San Diego Food Bank’s TES system has allowed the organization to essentially shut down compressors overnight and leverage its onsite solar array to power more of the refrigeration during the day. The facility has also reduced its morning peak, which occurs before the solar array is generating energy, by about 12 kilowatts. The overall energy savings have amounted to nearly 40 percent.

San Diego Food Bank was able to shift its runtime to better leverage its solar generation and eliminate 95% of overnight grid-sourced refrigeration load. (Source: Viking Cold Solutions)

A distributed energy resource for the taking

While thermal energy storage has been available for a long time in various forms, the current juncture seems particularly well suited to the solution. Lithium-ion batteries, which dominate the energy storage market, offer about two hours of storage for utilities to tap. For heavy refrigeration loads, Viking Cold has found lithium-ion batteries are neither feasible nor economical when compared to its TES, which has a levelized cost of energy of less than $0.02 per kilowatt-hour.

At the same time, the need to incentivize load-shifting takes on new importance as intermittent wind and solar are rapidly added to the grid, and as peak mitigation increasingly becomes a focus as utilities look to displace inefficient peaker plants. Regulators are more frequently tasking utilities with providing “all-of-the-above” resource plans that include a range of distributed energy resources, energy storage in particular. Finally, utilities are looking for opportunities to be proactive with value-added services for their largest customers to prevent them from defecting.

Viking Cold’s technology can address these varying utility challenges, but it is often still viewed through an efficiency lens.
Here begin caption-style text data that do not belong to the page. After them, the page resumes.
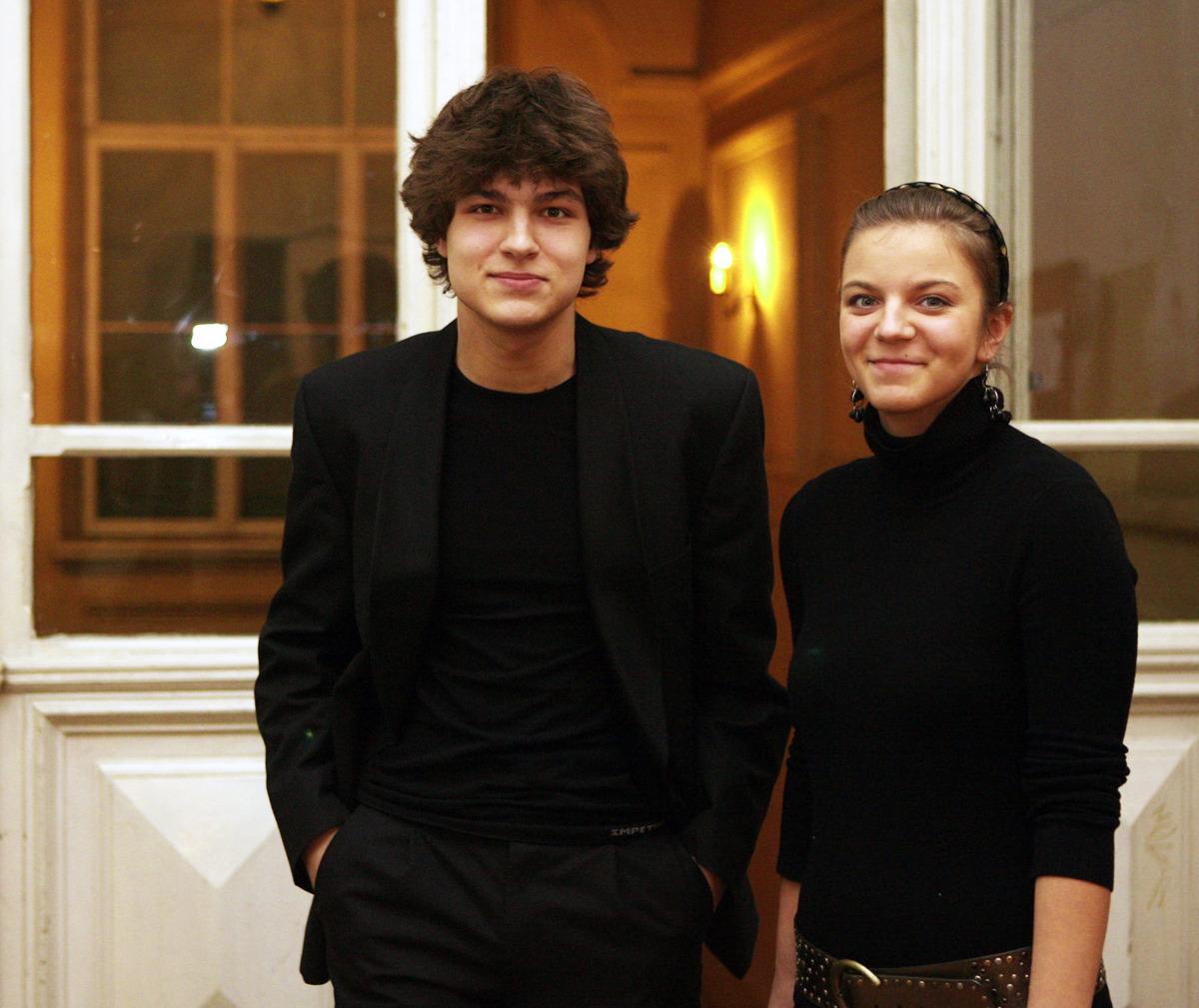 Lukas Geniušas ir Marija Geniušaitė. Lietuvos Muzikos ir teatro akademija. 2006 m.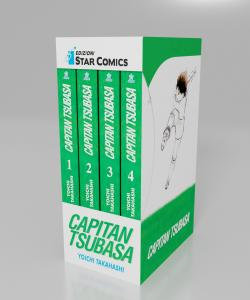 CAPITAN TSUBASA COLLECTION n.1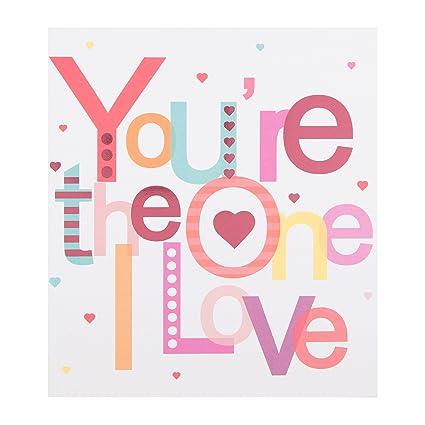 Hallmark One I Love - Tarjeta de felicitación de día de San ...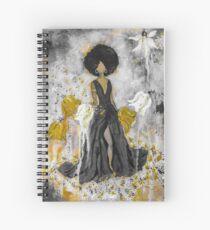 Der Queen Black and Gold Spiral Notebook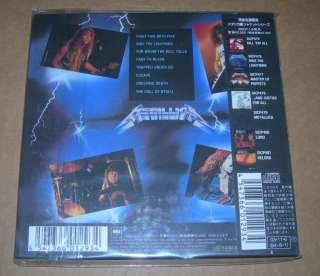 METALLICA Ride The Lightning 2003 Japan mini lp cd NEW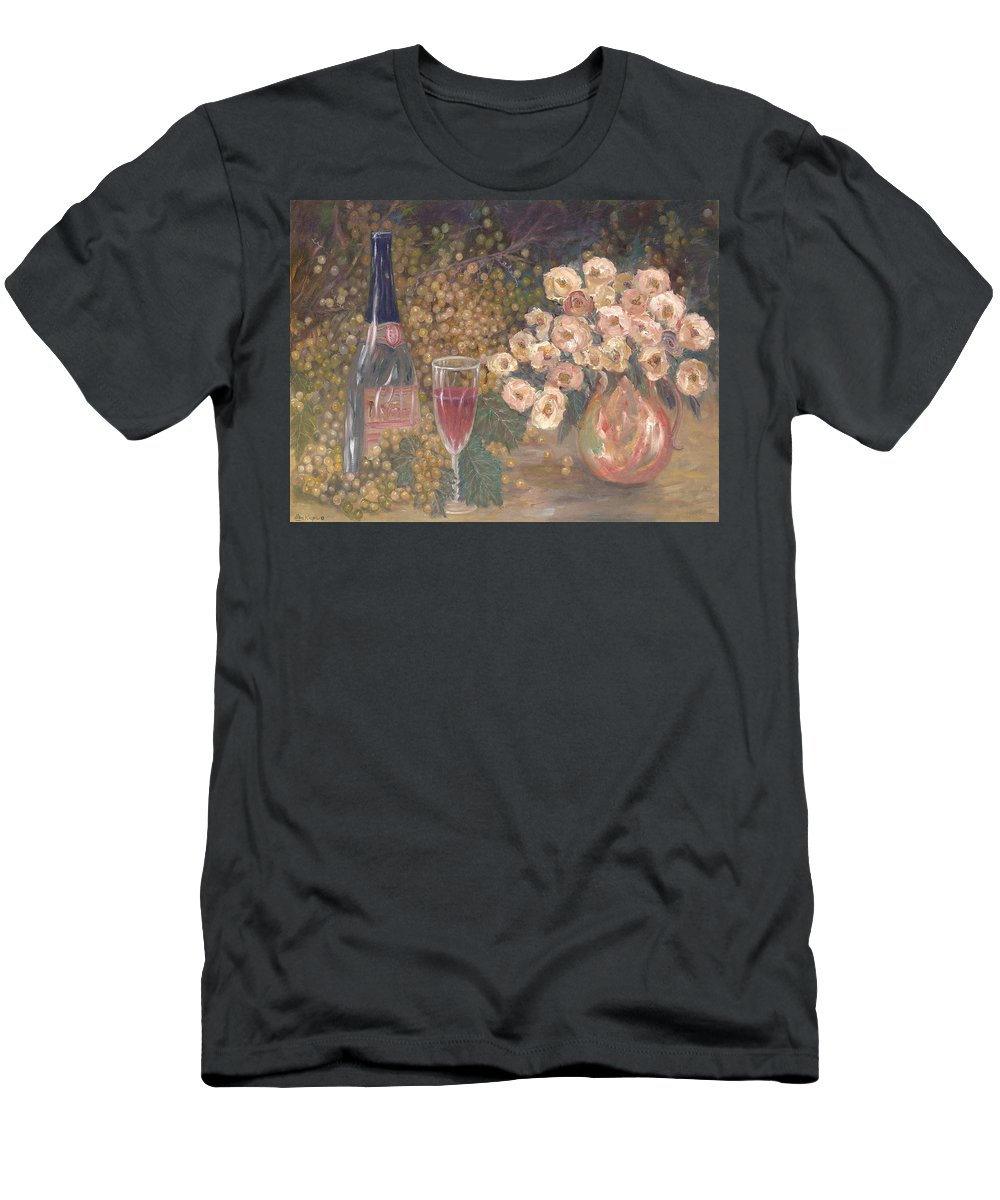 Stilllife; Floral; Wine T-Shirt featuring the painting Wine And Roses by Ben Kiger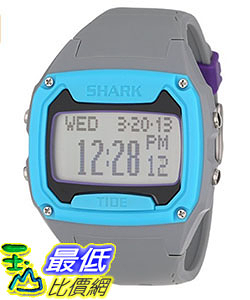 [106美國直購] Freestyle 手錶 Unisex 101999 B00B78WHL4 Shark Oversized Digital Tide Watch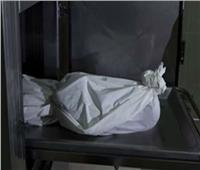 العثورعلى جثة سيدة مسنة فى ترعة بالغربية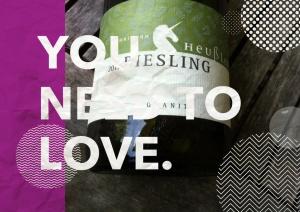 riesling, iedere dag een nieuwe druif. Heb je een passende wijn erbij, adopteer de druif dan! Vraag het ons even!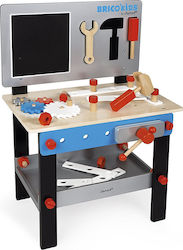 Janod Magnetic Work Bench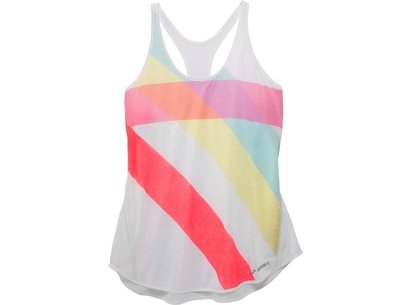 Brooks Ghost Racer Back Tank Top Ladies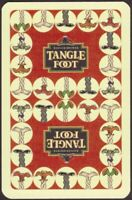 Playing Cards 1 Single Card Old BADGER Brewery TANGLE FOOT BEER Advertising Art
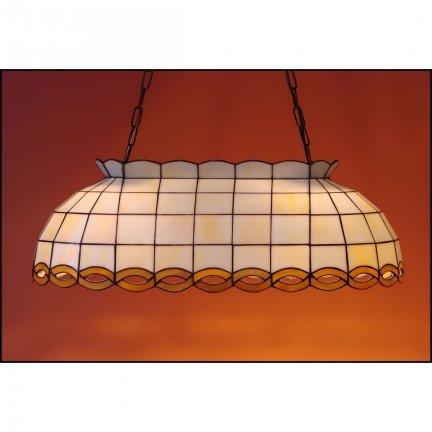 Lampa żyrandol zwis witraż WARKOCZ 60cm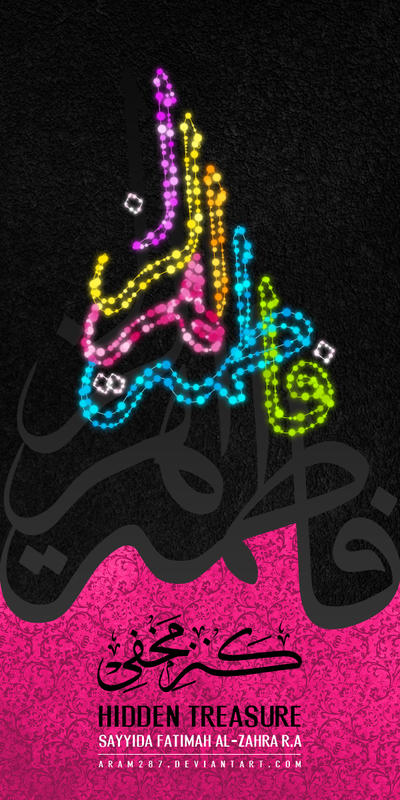 Sayyida Fatimah Al-Zahra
That’s fine with Bell, who says the company is focused first and foremost on serving its cold-chain customers. That’s an important distinction, as some other promising thermal energy providers have prioritized chasing utility and municipal contracts rather than focusing on end-use customers. If Viking Cold can also work with energy providers, the company sees that as icing on the cake.

“A year or two ago, we had maybe one or two utilities that had incentives for us,” said Collin Coker, VP of sales and marketing at Viking Cold Solutions. “Now we have dozens.” The very nature of those incentives is also evolving. A large, investor-owned Midwestern utility is building a program that will incentivize the storage capacity of TES systems like Viking Cold’s.

“Overall, the thermal energy storage vendor ecosystem isn’t crowded today, but may see more competition as more utilities include incentives for this technology and customers realize the value proposition offered by TES,” Wood Mackenzie analysts noted in a 2019 Energy Storage Monitor report.

In the past year, Viking Cold has found that both utilities and cold-storage companies are approaching the company with their challenges, rather than simply hoping someone like Dreisbach returns the sales team’s calls. “Down the road, I see this looking like insulation did 100 years ago,” said Bell.

“Now you wouldn’t even consider a building without insulation. Going forward, why would anyone build a temperature-controlled facility without the efficiency and resiliency of TES?”